L2 · Data Operations⚠ not certain from listing

Not certain from the listing — While the platform connects to 'your data', the exact database types, vector stores, or RAG mechanisms are unspecified. Threats include unauthorized data access, data exfiltration, or knowledge-base poisoning via the generated tools.

L3 · Agent Frameworks✓ mapped

Deventral acts as an orchestration framework translating natural language instructions into executable micro tools. The primary threat is insecure tool generation, where the agent generates code containing vulnerabilities (e.g., SQL injection, SSRF) or executes malicious actions based on manipulated user instructions.

L4 · Deployment & Infrastructure⚠ not certain from listing

Not certain from the listing — The hosting and execution environment for the generated micro tools is not described. If the tools run without strict sandboxing or container isolation, a compromised tool could lead to container escape, privilege escalation, or lateral movement within the host network.

L5 · Evaluation & Observability⚠ not certain from listing

Not certain from the listing — There is no mention of guardrails, logging, or evaluation frameworks to monitor the behavior of generated tools. This creates significant blind spots, making it difficult to detect anomalous tool behavior or malicious code execution.

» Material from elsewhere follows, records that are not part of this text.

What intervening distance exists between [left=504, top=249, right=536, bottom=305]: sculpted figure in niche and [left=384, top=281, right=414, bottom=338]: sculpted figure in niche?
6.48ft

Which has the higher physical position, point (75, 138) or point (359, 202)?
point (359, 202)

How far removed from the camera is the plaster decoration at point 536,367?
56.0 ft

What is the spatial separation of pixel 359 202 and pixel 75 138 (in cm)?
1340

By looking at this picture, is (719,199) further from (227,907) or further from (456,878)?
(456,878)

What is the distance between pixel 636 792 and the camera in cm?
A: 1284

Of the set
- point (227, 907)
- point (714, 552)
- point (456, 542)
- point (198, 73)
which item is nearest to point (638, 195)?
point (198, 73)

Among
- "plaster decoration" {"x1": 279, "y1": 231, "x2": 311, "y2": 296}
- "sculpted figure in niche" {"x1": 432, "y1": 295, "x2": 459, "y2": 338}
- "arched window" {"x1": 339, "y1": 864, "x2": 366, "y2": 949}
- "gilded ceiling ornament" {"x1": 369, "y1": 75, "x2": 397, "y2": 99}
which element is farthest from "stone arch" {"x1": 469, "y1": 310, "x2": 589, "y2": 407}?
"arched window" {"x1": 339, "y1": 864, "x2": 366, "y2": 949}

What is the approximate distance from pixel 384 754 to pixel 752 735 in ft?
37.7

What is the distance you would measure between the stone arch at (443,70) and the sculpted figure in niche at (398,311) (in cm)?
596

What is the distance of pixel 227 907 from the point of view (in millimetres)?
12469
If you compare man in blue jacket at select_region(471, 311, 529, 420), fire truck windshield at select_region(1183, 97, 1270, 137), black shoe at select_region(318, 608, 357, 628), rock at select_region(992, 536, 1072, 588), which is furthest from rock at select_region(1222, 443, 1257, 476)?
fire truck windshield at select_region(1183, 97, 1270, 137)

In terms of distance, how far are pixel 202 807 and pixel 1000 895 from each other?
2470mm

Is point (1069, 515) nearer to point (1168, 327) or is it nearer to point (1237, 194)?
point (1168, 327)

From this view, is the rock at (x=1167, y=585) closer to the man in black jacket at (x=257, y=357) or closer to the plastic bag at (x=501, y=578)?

L6 · Security & Compliance (cross-cutting)⚠ not certain from listing

Not certain from the listing — No details are provided regarding identity management, access control (RBAC), or compliance standards. There is a risk that unauthorized business users could generate tools that bypass organizational security policies or access restricted data.

L7 · Agent Ecosystem⚠ not certain from listing

Not certain from the listing — The platform focuses on user-generated micro tools and does not explicitly mention multi-agent coordination or external marketplaces. However, if micro tools are allowed to interact or chain together, cascading failures or trust abuse could occur.

MAESTRO — the 7-layer agentic threat-modeling framework (Cloud Security Alliance / Ken Huang).